🤖 AI Summary
While kernel-based Hopfield networks enhance memory capacity, the dynamical mechanisms underlying attractor stability under high loading remain unclear.
Method: We systematically investigate the self-organization of attractors in kernelized logistic-regression Hopfield networks via geometric analysis and gradient decomposition of the energy landscape.
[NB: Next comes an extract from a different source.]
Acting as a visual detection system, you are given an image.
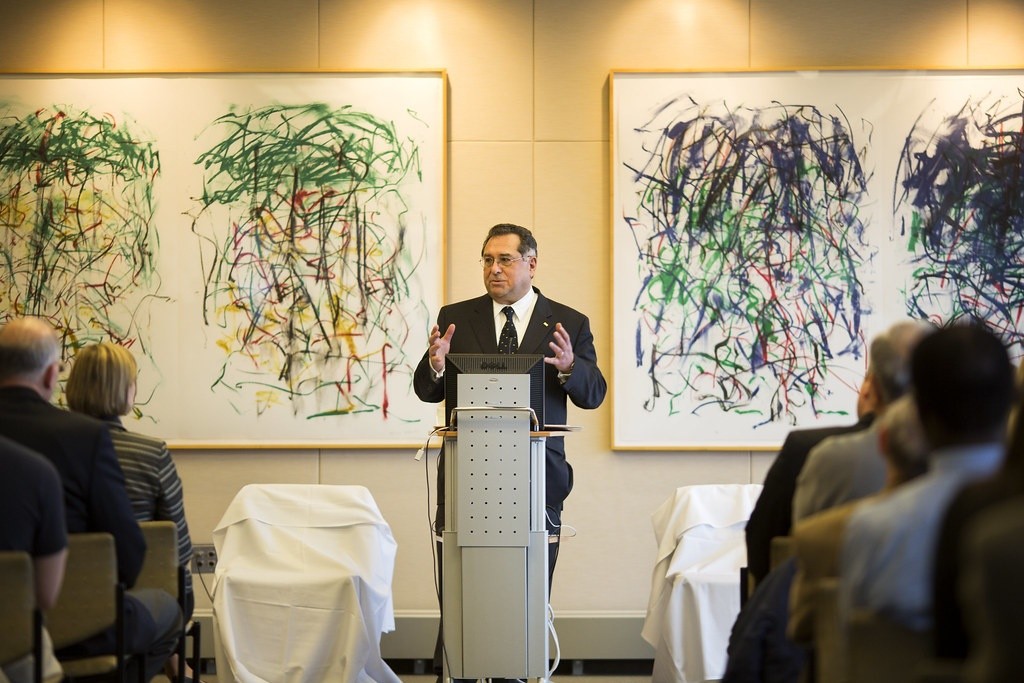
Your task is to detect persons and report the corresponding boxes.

Contribution/Results: We introduce “peak sharpness” as a novel metric, revealing a strong anti-correlation between direct driving forces and indirect feedback forces. We identify and interpret the “optimization ridge” phenomenon under high load—a structural feature that enhances attractor stability. Combining theoretical modeling with phase-diagram simulations, we characterize how attractor morphology evolves with kernel width and storage load, establishing a physical picture of high-capacity associative memory. Our analysis identifies the parameter regime that maximizes stability, yielding interpretable, physics-grounded design principles for high-performance associative memory systems.
📝 Abstract
Kernel-based learning methods can dramatically increase the storage capacity of Hopfield networks, yet the dynamical mechanism behind this enhancement remains poorly understood. We address this gap by conducting a geometric analysis of the network's energy landscape. We introduce a novel metric, ``Pinnacle Sharpness,'' to quantify the local stability of attractors. By systematically varying the kernel width and storage load, we uncover a rich phase diagram of attractor shapes. Our central finding is the emergence of a ``ridge of optimization,'' where the network maximizes attractor stability under challenging high-load and global-kernel conditions. Through a theoretical decomposition of the landscape gradient into a direct ``driving'' force and an indirect ``feedback'' force, we reveal the origin of this phenomenon. The optimization ridge corresponds to a regime of strong anti-correlation between the two forces, where the direct force, amplified by the high storage load, dominates the opposing collective feedback force. This demonstrates a sophisticated self-organization mechanism: the network adaptively harnesses inter-pattern interactions as a cooperative feedback control system to sculpt a robust energy landscape. Our findings provide a new physical picture for the stability of high-capacity associative memories and offer principles for their design.